Motorhome Travel In France III – Checklists, Crit’Air & Pet Transport
We’ve finally made it to the last installment of my French Motorhome Travel mini-series!
I covered a lot of ground in my last two posts on finding places to stay and French road rules, so today I’m just going to wrap it up with a few extra items that are important to take note of before you decide to take your motorhome to France, particularly checklist items (items required by law), Crit’Air stickers (and yes, if you don’t have one, you should get one now!) and how to safely & legally travel with your pets on the road. Here we go…
1. Checklist Items
When you travel through France is that there are certain items that you are required by law to have with you at all times inside your motorhome. It’s not a long list, but if you don’t have these items you can be fined, so it’s worth double-checking that you have them all.
The following items are mandatory:
- Passport, driving license, motorhome registration & insurance – this is the magic 4-set of documents that you’ll want to bring with you for all your European road travels. You may be asked to show them if stopped by a policeman, or if you’re in an accident.
For your passport if you are EU just make sure it is valid for the duration of your stay. However if you are non-EU the passport must have at least 6 months validity.
- For your driving license, make sure it is current and valid for the type/size/weight of RV you are driving and for the entire time you plan to be in France. Also if your license is non-EU, consider getting an IDP (International Drivers Permit). This is actually not a legal requirement in France, but it is required in certain other EU countries, so it’s generally a good thing to have on-hand. US drivers can get an IDP for $20 at AAA.
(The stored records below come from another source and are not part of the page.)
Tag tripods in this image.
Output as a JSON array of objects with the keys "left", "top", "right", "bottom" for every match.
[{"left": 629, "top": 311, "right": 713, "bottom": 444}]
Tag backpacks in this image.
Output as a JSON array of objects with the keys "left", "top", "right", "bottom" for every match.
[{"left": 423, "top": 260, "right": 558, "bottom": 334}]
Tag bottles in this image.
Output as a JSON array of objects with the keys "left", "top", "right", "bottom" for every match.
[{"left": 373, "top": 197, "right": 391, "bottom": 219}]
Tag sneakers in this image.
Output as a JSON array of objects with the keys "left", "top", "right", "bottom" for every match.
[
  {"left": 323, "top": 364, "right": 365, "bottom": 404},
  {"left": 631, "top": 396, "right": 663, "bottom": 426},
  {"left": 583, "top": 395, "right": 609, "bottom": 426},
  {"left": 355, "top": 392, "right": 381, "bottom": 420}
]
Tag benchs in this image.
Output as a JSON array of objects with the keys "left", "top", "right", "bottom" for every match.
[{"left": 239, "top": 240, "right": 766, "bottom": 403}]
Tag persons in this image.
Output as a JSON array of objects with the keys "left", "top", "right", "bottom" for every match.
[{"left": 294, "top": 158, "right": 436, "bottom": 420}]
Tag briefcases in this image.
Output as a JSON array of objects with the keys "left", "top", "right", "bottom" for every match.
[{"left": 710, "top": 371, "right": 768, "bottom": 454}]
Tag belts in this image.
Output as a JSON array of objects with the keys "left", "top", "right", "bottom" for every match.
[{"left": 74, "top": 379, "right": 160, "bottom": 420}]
- For your motorhome registration, make sure it is current and valid for the entire period of your travel in France. Also you need to bring the original document (not a copy). For UK drivers this would be your V5, for French drivers this is a “carte grise”.
- For your motorhome insurance make sure your policy covers you in France and any other countries you plan to visit. Ask your agent for a “green card” that proves you have the minimum required level of insurance for all countries you plan to travel through (the card is free to get and well-recognized across EU). If you have a breakdown policy, make sure that covers you in France too.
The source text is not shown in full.